By Sunita Mager
Bon Om Tuk, or the Water Festival, is the largest and most celebrated festival in the country that takes place over three days in November, with the biggest celebrations being where the Tonle Sap and Mekong River meet – in front of the Royal Palace in Phnom Penh.
What is Bon Om Tuk?
Cambodian culture is full of diverse, hidden symbols, myths and superstition; and, it’s not a surprise that this festival happens during the full moon. The festival is also said to have many historical and cultural meanings since its first celebration in the 12th century.
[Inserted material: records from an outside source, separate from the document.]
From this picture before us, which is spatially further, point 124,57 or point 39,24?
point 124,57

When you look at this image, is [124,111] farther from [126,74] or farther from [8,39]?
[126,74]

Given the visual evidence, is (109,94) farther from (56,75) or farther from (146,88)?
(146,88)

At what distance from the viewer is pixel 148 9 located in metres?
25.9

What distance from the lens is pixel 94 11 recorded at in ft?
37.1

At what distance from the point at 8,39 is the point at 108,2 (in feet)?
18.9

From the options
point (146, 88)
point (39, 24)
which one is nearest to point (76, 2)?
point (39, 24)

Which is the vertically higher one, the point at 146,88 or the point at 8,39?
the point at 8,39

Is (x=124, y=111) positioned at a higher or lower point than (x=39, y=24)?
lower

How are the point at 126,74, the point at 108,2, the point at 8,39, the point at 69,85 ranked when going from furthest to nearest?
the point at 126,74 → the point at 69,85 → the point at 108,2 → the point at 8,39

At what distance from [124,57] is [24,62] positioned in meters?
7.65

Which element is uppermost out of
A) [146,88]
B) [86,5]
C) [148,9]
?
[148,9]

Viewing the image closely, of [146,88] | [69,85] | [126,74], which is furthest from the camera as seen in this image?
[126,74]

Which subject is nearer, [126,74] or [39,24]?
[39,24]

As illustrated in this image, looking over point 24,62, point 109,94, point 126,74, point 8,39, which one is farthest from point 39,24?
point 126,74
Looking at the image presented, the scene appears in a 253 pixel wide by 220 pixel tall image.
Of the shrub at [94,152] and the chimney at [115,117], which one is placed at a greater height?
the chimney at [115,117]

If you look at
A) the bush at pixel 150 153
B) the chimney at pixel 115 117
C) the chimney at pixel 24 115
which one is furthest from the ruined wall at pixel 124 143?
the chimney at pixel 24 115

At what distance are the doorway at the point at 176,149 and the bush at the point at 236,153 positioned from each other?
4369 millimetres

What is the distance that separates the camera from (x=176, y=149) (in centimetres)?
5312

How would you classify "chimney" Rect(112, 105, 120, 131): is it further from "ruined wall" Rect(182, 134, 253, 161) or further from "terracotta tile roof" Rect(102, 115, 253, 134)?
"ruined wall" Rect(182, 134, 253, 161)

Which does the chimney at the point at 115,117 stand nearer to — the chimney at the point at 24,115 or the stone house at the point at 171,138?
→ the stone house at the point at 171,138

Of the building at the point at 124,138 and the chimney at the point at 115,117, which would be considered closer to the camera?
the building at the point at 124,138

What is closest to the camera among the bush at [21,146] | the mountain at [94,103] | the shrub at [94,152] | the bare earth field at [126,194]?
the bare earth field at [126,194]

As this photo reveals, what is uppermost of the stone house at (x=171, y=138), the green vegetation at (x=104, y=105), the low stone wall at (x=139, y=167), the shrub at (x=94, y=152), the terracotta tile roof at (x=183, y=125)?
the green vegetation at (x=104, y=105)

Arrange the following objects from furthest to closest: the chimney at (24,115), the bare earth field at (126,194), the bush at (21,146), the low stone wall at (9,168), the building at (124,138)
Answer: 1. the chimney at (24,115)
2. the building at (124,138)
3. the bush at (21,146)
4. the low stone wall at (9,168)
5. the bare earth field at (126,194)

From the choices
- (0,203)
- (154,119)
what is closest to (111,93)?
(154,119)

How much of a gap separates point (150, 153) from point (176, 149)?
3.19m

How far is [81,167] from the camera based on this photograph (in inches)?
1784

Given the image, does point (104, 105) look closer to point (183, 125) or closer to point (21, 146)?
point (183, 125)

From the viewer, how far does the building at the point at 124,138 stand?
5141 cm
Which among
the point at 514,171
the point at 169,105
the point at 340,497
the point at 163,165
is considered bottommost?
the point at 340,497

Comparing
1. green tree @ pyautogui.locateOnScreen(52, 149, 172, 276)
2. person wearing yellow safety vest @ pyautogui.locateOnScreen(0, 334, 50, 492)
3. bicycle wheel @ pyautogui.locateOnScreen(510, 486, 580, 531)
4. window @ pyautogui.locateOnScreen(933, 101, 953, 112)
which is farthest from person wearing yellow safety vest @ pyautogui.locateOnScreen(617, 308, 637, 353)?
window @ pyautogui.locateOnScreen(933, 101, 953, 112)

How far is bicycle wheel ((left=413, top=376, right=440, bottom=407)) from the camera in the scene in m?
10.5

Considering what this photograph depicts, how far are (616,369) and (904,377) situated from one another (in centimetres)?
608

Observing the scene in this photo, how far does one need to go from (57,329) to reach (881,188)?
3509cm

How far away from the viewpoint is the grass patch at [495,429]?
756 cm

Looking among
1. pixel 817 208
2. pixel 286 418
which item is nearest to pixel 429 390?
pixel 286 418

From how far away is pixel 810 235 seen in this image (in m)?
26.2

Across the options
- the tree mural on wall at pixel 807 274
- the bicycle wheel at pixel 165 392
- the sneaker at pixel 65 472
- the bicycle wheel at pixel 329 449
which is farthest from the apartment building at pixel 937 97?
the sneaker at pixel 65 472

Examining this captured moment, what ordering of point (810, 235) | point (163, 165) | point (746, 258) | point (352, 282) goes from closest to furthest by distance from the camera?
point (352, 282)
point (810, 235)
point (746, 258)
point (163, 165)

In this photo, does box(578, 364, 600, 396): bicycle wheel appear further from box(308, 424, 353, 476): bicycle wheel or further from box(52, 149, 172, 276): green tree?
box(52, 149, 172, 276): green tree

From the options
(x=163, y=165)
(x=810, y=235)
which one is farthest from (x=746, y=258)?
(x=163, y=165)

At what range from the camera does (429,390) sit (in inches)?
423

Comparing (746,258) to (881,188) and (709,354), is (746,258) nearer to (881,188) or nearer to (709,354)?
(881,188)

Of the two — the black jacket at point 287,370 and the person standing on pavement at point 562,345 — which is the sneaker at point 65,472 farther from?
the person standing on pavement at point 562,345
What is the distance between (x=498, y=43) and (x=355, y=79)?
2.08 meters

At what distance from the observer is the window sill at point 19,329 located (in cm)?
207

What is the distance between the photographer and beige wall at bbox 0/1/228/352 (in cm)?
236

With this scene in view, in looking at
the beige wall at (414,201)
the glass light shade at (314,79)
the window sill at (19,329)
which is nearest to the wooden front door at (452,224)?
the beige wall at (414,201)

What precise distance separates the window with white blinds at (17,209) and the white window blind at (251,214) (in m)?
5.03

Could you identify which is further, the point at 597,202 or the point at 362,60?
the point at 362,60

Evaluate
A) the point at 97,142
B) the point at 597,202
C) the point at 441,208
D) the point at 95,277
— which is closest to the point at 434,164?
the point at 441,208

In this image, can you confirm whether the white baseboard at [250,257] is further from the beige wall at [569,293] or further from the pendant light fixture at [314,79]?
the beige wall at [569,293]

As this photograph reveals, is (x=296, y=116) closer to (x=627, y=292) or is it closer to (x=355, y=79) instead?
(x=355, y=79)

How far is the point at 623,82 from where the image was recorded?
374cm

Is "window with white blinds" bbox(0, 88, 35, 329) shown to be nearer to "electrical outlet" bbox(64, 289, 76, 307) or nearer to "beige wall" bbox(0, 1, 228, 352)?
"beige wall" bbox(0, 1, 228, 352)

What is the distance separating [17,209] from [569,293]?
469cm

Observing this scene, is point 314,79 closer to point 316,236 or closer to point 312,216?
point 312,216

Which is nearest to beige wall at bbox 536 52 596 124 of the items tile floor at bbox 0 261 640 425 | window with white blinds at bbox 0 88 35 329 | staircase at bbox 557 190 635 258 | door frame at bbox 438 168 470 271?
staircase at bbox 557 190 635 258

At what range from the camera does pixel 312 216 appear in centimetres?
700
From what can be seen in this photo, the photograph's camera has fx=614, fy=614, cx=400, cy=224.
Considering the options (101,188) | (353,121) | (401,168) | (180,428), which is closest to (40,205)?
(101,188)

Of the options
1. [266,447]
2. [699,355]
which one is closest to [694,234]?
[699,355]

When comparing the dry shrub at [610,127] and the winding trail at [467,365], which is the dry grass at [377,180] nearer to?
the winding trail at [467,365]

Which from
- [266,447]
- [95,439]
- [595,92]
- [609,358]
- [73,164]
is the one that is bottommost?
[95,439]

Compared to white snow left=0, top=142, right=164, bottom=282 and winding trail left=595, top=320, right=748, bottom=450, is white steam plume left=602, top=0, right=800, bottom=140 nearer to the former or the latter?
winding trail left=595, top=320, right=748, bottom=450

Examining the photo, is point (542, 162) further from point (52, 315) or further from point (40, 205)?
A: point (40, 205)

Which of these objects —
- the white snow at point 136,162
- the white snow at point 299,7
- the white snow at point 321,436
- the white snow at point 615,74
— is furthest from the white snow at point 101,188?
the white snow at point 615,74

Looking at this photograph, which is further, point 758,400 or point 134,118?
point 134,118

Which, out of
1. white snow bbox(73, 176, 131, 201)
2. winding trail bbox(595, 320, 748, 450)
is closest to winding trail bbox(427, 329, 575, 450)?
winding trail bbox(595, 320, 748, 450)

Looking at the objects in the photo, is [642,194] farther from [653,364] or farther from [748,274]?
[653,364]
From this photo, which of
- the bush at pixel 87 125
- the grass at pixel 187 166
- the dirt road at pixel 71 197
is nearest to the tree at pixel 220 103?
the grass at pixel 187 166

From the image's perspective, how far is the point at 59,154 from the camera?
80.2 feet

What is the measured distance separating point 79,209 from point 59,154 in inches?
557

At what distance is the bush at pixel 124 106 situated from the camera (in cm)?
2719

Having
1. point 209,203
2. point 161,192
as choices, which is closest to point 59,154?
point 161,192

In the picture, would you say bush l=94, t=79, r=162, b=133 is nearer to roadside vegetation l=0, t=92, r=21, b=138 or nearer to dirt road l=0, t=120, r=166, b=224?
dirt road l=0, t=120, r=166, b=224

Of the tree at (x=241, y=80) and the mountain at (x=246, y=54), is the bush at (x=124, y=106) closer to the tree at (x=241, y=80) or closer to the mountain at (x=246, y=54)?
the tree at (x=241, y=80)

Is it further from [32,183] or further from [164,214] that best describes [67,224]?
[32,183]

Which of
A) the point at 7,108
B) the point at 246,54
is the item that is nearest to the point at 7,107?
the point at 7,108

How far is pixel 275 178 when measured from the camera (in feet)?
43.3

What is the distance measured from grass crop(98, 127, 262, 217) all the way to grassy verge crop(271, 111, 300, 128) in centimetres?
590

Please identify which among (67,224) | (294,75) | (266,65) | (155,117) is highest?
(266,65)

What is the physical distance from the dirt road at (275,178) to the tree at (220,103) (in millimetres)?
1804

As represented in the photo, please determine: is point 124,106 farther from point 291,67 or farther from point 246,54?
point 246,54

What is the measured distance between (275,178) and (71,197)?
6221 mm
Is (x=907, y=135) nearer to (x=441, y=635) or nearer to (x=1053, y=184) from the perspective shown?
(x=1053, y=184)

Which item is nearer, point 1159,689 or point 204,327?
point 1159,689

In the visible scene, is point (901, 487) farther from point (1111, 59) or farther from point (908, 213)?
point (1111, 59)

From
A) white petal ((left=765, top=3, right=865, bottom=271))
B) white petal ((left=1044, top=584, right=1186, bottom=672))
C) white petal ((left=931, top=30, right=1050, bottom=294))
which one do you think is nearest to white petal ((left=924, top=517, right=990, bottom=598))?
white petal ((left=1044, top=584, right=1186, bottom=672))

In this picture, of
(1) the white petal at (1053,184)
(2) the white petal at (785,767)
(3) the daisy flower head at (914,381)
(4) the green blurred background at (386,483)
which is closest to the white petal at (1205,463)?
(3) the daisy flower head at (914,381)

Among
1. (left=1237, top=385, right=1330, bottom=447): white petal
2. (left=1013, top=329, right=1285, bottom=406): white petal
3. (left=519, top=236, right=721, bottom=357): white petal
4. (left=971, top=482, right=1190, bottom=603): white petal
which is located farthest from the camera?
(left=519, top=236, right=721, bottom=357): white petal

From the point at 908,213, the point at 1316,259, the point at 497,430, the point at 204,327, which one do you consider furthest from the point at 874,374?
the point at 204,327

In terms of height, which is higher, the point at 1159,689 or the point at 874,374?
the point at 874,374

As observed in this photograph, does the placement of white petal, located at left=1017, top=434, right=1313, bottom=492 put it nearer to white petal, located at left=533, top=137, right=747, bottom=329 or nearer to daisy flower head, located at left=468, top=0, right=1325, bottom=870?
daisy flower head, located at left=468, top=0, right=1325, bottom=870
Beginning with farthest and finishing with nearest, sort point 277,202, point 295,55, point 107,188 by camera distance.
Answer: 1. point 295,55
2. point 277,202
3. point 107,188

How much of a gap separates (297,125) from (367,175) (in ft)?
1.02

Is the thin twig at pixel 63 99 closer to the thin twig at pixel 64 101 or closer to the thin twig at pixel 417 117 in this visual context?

The importance of a successful fishing season, a fruitful rice harvest and the meaningful King’s Navy are all represented in the festivities.
According to history, King Jayavarman VII’s Navy helped usher in the Cambodian fishing season. The festivities made the gods happy and secured good harvests of rice and fish in the upcoming year. Bon Om Tuk was also a way for the King to prepare his navy for battle. Carvings at Bayon Temple and Banteay Chmear show naval battles similar to the boat races in present-day celebrations.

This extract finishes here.